FAISS, also known as Facebook AI Similarity Search, is a vector database that can be used to store embeddings and perform quick search to find similar embeddings or relevant documents.

I will utilize langchain to implement FAISS vector store.

In [6]:
!pip install faiss-gpu 

In [20]:
from langchain.vectorstores import FAISS

In [30]:
%%time

# creating and storing embeddings generated via sentence_transformer in the FAISS vector store
vector_db = FAISS.from_documents(docs, sentence_transformer)

CPU times: user 7.16 s, sys: 209 ms, total: 7.37 s
Wall time: 8.46 s


In [31]:
# query = 'Thank you for helping me out'

# searchDocs = vector_db.similarity_search(query, k = 1)

In [33]:
vector_db.save_local("vector_db_NEPSE_GPU")

In [34]:
docsearch = FAISS.load_local("vector_db_NEPSE_GPU", sentence_transformer)

In [36]:
!pip show faiss-gpu

Name: faiss-gpu
Version: 1.7.2
Summary: A library for efficient similarity search and clustering of dense vectors.
Home-page: https://github.com/kyamagu/faiss-wheels
Author: Kota Yamaguchi
Author-email: KotaYamaguchi1984@gmail.com
License: MIT
Location: /usr/local/lib/python3.10/dist-packages
Requires: 
Required-by:

• Saved entries:

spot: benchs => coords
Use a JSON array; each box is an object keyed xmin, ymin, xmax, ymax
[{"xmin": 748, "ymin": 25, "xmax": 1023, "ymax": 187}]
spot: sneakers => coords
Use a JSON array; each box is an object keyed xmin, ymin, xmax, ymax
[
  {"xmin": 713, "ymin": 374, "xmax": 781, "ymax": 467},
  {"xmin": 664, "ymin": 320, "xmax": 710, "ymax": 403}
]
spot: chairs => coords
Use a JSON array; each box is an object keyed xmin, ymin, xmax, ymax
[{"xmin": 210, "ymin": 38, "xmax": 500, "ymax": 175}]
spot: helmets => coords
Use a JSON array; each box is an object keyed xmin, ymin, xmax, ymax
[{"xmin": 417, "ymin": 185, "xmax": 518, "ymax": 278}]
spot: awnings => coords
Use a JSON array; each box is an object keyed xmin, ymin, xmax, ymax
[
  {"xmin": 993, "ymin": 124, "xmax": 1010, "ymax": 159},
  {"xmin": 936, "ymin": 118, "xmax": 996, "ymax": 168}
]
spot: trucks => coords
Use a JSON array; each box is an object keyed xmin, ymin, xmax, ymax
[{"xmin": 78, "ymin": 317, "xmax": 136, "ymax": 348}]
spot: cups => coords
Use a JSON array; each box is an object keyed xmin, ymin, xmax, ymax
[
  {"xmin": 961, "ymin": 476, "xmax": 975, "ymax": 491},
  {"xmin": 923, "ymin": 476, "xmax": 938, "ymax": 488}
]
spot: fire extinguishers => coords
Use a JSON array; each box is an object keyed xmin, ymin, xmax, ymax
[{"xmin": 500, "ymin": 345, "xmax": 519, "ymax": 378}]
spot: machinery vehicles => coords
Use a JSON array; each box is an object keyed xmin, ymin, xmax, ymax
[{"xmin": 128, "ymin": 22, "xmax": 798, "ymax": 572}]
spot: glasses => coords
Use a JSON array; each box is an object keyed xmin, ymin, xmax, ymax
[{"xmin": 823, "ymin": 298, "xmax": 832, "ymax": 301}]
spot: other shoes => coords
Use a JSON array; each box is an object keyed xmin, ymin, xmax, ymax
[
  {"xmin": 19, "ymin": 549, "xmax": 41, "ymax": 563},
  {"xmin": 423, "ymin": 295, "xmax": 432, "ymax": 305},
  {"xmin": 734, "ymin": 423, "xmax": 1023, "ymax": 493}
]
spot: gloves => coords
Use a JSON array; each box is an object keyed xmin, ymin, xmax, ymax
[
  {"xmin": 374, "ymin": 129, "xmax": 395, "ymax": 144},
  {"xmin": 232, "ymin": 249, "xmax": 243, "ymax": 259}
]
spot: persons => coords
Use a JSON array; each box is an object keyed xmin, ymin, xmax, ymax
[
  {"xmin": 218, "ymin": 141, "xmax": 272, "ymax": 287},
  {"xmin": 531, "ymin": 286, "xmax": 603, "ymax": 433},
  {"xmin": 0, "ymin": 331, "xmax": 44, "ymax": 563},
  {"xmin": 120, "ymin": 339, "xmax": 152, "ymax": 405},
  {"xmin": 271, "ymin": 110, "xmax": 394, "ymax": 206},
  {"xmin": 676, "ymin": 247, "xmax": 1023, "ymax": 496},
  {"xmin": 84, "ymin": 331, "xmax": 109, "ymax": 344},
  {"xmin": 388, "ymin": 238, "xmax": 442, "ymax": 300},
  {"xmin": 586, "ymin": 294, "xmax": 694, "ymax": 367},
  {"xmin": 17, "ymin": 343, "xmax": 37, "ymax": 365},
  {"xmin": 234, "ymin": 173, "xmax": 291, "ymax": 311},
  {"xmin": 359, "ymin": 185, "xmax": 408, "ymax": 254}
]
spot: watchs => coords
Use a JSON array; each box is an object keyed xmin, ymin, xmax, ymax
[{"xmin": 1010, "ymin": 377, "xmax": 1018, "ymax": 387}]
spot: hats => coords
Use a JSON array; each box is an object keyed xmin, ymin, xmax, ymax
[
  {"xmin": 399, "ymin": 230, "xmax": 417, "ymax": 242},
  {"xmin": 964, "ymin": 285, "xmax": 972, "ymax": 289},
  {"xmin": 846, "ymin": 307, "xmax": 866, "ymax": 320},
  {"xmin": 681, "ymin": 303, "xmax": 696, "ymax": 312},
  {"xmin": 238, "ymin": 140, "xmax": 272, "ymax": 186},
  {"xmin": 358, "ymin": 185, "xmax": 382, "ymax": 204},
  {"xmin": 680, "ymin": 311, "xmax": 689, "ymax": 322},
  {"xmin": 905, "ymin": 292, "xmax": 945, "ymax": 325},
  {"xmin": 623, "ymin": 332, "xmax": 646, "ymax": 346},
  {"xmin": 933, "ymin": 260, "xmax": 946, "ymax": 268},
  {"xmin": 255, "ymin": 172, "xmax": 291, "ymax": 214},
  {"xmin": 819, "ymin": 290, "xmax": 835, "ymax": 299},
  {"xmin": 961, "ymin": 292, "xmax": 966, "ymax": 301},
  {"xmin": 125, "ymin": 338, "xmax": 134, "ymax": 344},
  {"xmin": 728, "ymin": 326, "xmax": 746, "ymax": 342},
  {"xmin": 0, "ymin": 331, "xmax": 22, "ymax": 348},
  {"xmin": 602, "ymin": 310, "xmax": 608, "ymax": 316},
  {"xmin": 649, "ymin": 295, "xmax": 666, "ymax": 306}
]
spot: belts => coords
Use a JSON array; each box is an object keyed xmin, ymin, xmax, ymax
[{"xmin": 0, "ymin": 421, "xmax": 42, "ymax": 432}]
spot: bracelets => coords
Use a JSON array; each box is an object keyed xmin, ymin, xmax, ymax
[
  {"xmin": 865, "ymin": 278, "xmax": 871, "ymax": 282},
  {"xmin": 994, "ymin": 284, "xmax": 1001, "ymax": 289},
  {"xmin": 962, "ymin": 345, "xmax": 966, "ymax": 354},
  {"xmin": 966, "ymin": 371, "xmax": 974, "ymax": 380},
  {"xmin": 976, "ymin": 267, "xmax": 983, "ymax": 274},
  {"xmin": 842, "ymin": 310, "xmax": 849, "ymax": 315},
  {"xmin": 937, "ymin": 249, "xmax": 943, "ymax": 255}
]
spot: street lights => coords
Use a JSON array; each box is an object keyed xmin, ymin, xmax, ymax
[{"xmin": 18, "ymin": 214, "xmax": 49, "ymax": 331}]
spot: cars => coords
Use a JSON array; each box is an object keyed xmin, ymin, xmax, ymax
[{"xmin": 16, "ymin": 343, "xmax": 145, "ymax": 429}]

• Exercises:
1. In the FAISS excerpt, which version of faiss-gpu does the pip show command report?
2. From the records, output the lines as a Markdown table with columns n (a row number) and Line, starting at the line that contains "spot: bracelets => coords" and ending at the end of the records, with blank lines omitted.

• Task-by-task results:
1. Version 1.7.2.

2.
| n | Line |
|---|---|
| 1 | spot: bracelets => coords |
| 2 | Use a JSON array; each box is an object keyed xmin, ymin, xmax, ymax |
| 3 | [ |
| 4 |   {"xmin": 865, "ymin": 278, "xmax": 871, "ymax": 282}, |
| 5 |   {"xmin": 994, "ymin": 284, "xmax": 1001, "ymax": 289}, |
| 6 |   {"xmin": 962, "ymin": 345, "xmax": 966, "ymax": 354}, |
| 7 |   {"xmin": 966, "ymin": 371, "xmax": 974, "ymax": 380}, |
| 8 |   {"xmin": 976, "ymin": 267, "xmax": 983, "ymax": 274}, |
| 9 |   {"xmin": 842, "ymin": 310, "xmax": 849, "ymax": 315}, |
| 10 |   {"xmin": 937, "ymin": 249, "xmax": 943, "ymax": 255} |
| 11 | ] |
| 12 | spot: street lights => coords |
| 13 | Use a JSON array; each box is an object keyed xmin, ymin, xmax, ymax |
| 14 | [{"xmin": 18, "ymin": 214, "xmax": 49, "ymax": 331}] |
| 15 | spot: cars => coords |
| 16 | Use a JSON array; each box is an object keyed xmin, ymin, xmax, ymax |
| 17 | [{"xmin": 16, "ymin": 343, "xmax": 145, "ymax": 429}] |